Holly Lofton, an assistant professor of medicine and the director of the medical-weight-management program at NYU Langone Medical Center, says she recommends that some of her patients use the drug Liraglutide, which stimulates another satiety hormone that gets low after people lose weight. It’s been available for about a year and helps slow stomach-emptying. Still, some patients view this as “caving.”
“Too many times I see patients in my office with this shame and guilt. Even when they’re losing weight under my close medical care, they are reluctant to consider options that we have available such as medications and specialized diets or even surgery, because, they say, ‘I want to do it on my own,’” she says.
Surgery is often more successful than traditional diet and exercise. For some reason, the hunger hormones shift the opposite way after bariatric surgery, says Dr. Butsch. Following gastric bypass specifically, leptin goes up and hunger goes down. Doctors are still trying to figure out exactly why this happens, but they do know that gut bacteria can change following the surgery, as can food preferences (there are taste receptors in our digestive tract). Plus, total-calorie expenditure goes up afterward, possibly because the body has to work harder to digest food, he says.
It’s a different physiological state than actively dieting, and people gain weight back much more slowly following surgery, says Dr. Lofton. Patients can expect to see some re-gain after five years or longer, whereas people who lost weight with diet and exercise start getting the creep after six months to a year. “Bariatric or metabolic surgery, as we now call it, is shown to be the most effective weight-loss therapy that we have,” Dr. Lofton says.

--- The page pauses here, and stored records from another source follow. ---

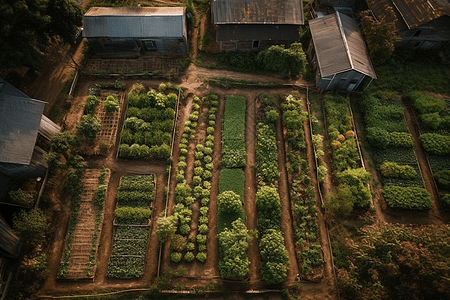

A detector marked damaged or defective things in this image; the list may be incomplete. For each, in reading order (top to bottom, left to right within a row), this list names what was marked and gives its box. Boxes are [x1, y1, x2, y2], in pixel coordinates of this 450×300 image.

rusty roof [212, 0, 304, 24]
rusty roof [366, 0, 450, 29]
rusty roof [310, 12, 376, 79]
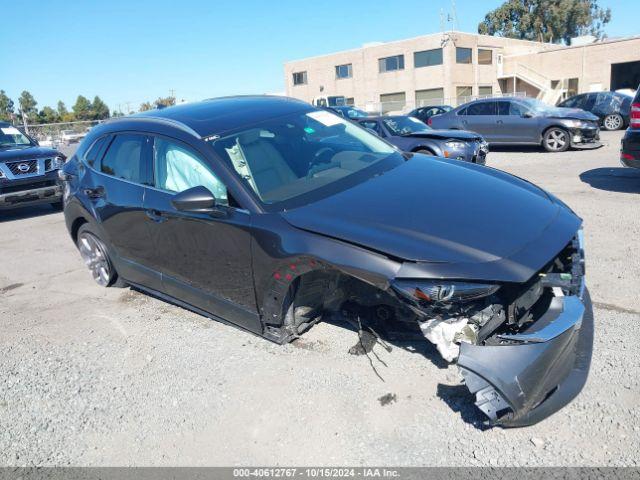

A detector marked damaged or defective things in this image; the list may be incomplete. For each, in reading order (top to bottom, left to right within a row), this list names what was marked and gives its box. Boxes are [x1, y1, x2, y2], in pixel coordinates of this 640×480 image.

crumpled hood [0, 145, 60, 162]
damaged gray sedan [62, 94, 592, 428]
crumpled hood [282, 158, 584, 282]
broken headlight [390, 278, 500, 308]
front-end collision damage [388, 232, 592, 428]
crushed bumper [458, 288, 592, 428]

But it’s not as accessible as you might think. Insurers need to approve people for procedures based on their height, weight, and related medical conditions — and this assumes you have insurance and your employer doesn’t exclude these treatments. According to Dr. Lofton, this is weight bias. “You wouldn’t exclude someone’s diabetes medication, but when we’re treating this condition, employers can and have opted to exclude coverage for these practices.”
“Because our society has taught many people that weight is a control issue or a matter of patient preference and not a medical condition — even though it is considered to be a medical condition in the medical community now — we see this bias regarding treatments for any type of weight management, from seeing a specialist, like myself, to surgery, and I think it’s shameful.”
And, not for nothing, but the numbers on the scale shouldn’t be the only focus. Dr. Rosenbaum says that, too often, we take weight as a proxy for our health. People who’ve lost even a small amount of weight and kept it off should be extremely proud of themselves, even if it’s short of the number they wanted to hit, he says. (In someone with obesity, a 5 percent weight loss is enough to help improve their health.)
Dr. Butsch emphasizes to his patients that better health is the ultimate goal. Getting better sleep and lowering stress are worthy efforts, too. And perhaps some people will ultimately be satisfied by not gaining any more weight. “We have to make lifestyle changes that are going to improve our health; they may not improve our weight,” he says. “We expect them to help us with weight loss, but if that’s our only focus, we might be set up for not meeting our expectations and then getting discouraged that we’re not continuing to lose weight despite our best efforts.”
Sometimes, weight is just a stupid number, he says. “Tell me about how you are able to do things that you weren’t able to do before. Tell me how you’re more intimate with your partner. Tell me how you feel more confident and you’re able to fit into clothes and tie your shoes. There’s so many other non-weight-loss outcomes that we should focus on that should get us off of this topic of failure and success.”